喜界島で発生が確認されたサトウキビ黒穂病(町農業振興課提供)
県病害虫防除所は、一部のサトウキビ畑で黒穂病が発生し、被害拡大が懸念されるとして病害虫発生予報注意報を出したが、奄美地域で他よりも発生(発病)率が高く、多発生ほ場が確認されているのが喜界島。感染している発病株を放置すると被害が拡大することから、蔓延(まんえん)防止へ町は飛散を防ぐ取り組みをしての早急な抜き取りを生産者に呼び掛けている。
感染した場合、罹病(りびょう)茎は健全茎よりも茎が細くなり、節間が伸びて徒長し、先端部に黒いむち状のもの(鞭状物でいわゆる黒穂)を形成するのが特徴。生育に異常が生じることから、製糖原料として重要な品質が低下し、収量も落ちる。
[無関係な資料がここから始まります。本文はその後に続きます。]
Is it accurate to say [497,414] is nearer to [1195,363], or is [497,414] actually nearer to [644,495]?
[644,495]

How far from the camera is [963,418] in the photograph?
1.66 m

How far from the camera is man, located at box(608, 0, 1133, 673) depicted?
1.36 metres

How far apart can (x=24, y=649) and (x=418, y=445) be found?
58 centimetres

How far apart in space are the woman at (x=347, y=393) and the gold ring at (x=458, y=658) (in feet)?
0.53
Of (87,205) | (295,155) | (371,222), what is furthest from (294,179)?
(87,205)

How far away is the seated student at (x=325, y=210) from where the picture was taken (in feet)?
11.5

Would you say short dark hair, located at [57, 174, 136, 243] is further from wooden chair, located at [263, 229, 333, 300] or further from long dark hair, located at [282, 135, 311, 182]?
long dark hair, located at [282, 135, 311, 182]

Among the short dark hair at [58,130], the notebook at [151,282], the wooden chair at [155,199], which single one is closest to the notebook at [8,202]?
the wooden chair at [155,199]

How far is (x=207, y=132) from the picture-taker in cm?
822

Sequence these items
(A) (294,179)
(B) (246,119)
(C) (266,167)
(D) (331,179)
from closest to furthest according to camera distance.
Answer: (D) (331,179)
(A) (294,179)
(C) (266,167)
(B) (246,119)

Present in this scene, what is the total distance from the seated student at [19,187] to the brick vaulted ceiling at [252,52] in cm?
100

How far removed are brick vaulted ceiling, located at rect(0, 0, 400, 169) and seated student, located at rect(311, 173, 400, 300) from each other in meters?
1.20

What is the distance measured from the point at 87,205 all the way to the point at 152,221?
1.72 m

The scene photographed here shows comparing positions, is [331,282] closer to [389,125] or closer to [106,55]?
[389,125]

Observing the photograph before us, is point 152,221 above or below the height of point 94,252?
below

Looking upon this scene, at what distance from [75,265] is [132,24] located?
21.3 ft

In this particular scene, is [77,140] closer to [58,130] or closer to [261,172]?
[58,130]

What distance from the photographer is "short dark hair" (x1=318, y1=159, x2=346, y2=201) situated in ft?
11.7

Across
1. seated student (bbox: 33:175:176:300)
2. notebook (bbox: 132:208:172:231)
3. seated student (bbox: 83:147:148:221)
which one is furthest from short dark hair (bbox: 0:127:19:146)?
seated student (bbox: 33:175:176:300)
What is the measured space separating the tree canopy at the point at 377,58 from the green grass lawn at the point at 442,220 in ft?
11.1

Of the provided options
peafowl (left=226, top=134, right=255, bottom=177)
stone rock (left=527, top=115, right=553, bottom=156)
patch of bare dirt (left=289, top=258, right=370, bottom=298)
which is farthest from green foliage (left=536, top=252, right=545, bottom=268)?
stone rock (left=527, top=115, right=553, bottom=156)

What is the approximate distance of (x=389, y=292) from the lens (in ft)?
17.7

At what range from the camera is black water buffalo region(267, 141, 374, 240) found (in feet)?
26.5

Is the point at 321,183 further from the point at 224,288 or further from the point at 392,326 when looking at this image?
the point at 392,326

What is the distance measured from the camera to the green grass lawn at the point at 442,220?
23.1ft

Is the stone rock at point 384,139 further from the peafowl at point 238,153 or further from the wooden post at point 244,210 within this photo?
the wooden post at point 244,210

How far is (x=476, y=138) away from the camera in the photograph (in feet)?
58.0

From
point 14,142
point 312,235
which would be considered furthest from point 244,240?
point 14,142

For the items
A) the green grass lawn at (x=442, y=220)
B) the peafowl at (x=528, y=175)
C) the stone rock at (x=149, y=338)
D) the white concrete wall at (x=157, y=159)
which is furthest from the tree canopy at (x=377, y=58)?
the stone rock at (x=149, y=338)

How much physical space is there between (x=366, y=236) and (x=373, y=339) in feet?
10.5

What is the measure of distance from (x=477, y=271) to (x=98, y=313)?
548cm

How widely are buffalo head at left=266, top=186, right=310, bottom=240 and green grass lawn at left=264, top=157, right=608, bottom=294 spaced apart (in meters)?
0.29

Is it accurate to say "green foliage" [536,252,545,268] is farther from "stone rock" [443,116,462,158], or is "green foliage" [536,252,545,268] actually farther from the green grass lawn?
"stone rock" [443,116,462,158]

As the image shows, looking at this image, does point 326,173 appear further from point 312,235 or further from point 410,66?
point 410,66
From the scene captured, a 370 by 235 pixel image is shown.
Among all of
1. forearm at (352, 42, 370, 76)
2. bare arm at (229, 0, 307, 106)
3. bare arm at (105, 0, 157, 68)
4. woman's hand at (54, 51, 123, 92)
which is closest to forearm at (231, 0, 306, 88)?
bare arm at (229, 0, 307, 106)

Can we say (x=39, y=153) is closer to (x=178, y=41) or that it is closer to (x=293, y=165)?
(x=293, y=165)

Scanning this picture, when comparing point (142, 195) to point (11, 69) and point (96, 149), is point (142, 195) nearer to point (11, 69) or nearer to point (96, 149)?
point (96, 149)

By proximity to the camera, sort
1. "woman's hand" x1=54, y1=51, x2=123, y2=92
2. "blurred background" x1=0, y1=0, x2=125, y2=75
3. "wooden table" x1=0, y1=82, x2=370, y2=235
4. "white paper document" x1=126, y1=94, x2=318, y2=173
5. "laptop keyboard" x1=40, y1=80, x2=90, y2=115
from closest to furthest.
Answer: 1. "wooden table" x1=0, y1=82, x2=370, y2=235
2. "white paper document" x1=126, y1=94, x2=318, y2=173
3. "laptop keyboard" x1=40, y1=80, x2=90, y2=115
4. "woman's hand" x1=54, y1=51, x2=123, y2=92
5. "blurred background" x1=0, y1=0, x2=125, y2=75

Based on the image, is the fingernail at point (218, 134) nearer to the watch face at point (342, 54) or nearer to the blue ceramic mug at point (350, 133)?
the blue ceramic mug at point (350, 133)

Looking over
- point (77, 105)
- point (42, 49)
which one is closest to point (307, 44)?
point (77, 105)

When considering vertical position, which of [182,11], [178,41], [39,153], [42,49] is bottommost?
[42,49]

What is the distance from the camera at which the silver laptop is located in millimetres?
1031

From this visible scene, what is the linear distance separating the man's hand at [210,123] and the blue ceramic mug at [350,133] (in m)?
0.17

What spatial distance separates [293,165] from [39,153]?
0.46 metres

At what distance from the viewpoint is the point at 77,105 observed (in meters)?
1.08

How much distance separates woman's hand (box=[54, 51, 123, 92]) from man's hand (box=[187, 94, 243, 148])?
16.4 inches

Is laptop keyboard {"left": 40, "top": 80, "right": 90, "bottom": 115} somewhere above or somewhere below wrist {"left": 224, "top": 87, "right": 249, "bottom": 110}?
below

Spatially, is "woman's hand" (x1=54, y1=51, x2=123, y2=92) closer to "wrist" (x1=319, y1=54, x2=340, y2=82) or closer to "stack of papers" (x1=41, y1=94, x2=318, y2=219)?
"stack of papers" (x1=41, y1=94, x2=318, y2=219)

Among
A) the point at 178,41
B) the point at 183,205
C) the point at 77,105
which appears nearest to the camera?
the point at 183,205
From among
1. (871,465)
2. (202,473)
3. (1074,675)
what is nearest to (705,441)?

町農業振興課によると、今月に入っての沖永良部島での発生確認を受けて14~17日に島内のサトウキビほ場を調査。50か所を対象にしたところ11か所で発生を確認したもので、小野津地区や嘉鈍地区を中心に発生しているという。多発生ほ場(発病率4・0~6・0%)が確認されている要因について、同課は「昨年発生した所、それ以前に発生した所で引き続き確認されていることから、病原菌が残り多発生につながっているのではないか」と推測する。町は昨年も6月に防災行政無線を通して黒穂病の発生確認を放送し、防除対策の周知に取り組んだ。
健全な茎に病原菌が感染する蔓延防止へ改めて取り組みを求めているのが防除対策。感染した発病株を見つけたら胞子の飛散を防ぐため、「キビの梢頭(しょうとう)部をビニール袋で覆い株を抜き取った後、焼却処分」する方法がある。黒穂病に有効な農薬などはない。町農業振興課は「製糖工場の生和糖業など関係機関と連携して防除取り組みの徹底を図っている。梅雨入りし22日はまとまった雨量があった。抜き取りをせず放置すると雨水によって病原菌の胞子が拡散することから、防除対策が進められているか定期的にほ場を巡回するなど注視していきたい」としている。